Maschenproben

lästiges Übel oder nötig?

Absolut nötig!
Ich weiß, keiner macht die Maschenprobe gerne, aber wenn der Pullover, die Jacke hinterher richtig sitzen soll, ein Kissen oder die Decke die richtigen Maße haben soll, ist die Maschenprobe unumgänglich – und zwar für jedes Muster was man verwenden möchte!

Die Maschenprobe sollte immer größer sein als 10 x 10 cm, ich persönlich mache meist so 15-20 x 15-20 cm, ausgezählt werden dann die Maschen und Reihen, die auf 10 x x10 cm benötigt werden.

Die Zahlen, die man dann erhält, können dann auf die gewünschte Endgröße hochgerechnet werden.

Ich persönlich zähle die Maschen und Reihen immer an der leicht gedehnten Maschenprobe aus, manchmal empfiehlt es sich sogar, die Maschenprobe vorher zu waschen um sicher zu gehen, das die Wolle nicht zu sehr nachgibt/ sich zusammen zieht und aus Größe 38 nach dem waschen Größe 42 wird oder auf Größe 34 schrumpft.

Die Maschenprobe muss mit der Wolle und Nadel und in dem Muster gemacht werden, was auch später verwendet wird.

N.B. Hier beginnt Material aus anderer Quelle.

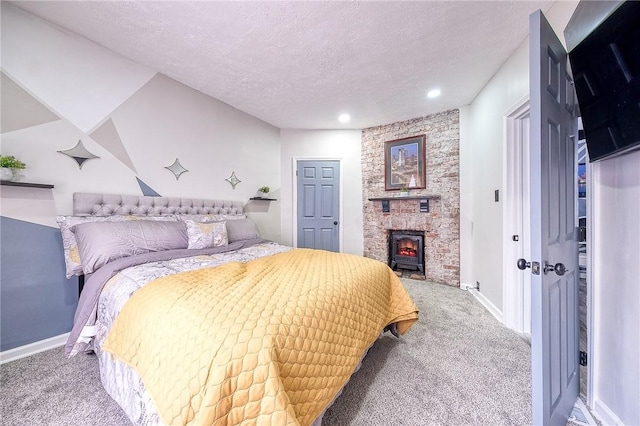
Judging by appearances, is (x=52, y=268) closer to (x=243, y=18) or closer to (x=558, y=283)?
(x=243, y=18)

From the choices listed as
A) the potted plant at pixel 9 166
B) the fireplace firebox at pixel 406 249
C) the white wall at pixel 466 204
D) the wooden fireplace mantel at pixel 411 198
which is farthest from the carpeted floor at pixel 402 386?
the wooden fireplace mantel at pixel 411 198

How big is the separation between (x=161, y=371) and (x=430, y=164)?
3905 mm

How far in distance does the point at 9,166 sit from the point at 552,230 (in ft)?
A: 11.5

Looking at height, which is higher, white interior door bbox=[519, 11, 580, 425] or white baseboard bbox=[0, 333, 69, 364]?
white interior door bbox=[519, 11, 580, 425]

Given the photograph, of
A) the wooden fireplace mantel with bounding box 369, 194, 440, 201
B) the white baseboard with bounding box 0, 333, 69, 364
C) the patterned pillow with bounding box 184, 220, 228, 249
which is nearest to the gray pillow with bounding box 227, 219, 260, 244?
the patterned pillow with bounding box 184, 220, 228, 249

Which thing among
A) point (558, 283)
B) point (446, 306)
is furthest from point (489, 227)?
point (558, 283)

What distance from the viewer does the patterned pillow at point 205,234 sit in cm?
228

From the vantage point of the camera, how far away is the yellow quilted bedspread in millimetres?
739

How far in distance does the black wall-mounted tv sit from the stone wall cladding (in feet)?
7.58

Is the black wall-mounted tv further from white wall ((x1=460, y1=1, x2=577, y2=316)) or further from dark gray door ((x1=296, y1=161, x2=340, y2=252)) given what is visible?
dark gray door ((x1=296, y1=161, x2=340, y2=252))

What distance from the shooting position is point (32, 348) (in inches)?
70.4

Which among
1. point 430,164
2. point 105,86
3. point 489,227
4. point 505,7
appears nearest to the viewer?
point 505,7

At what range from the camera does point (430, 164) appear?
11.8 feet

Wenn verschiedene Muster – z.B. in einem Pullover – verwendet werden sollen und es natürlich darauf ankommt, das die Maße der Muster zusammen passen, kann problemlos für jedes Muster eine andere Nadelstärke verwendet werden, aber um das heraus zu finden muss eben vorher die Maschenprobe gemacht werden.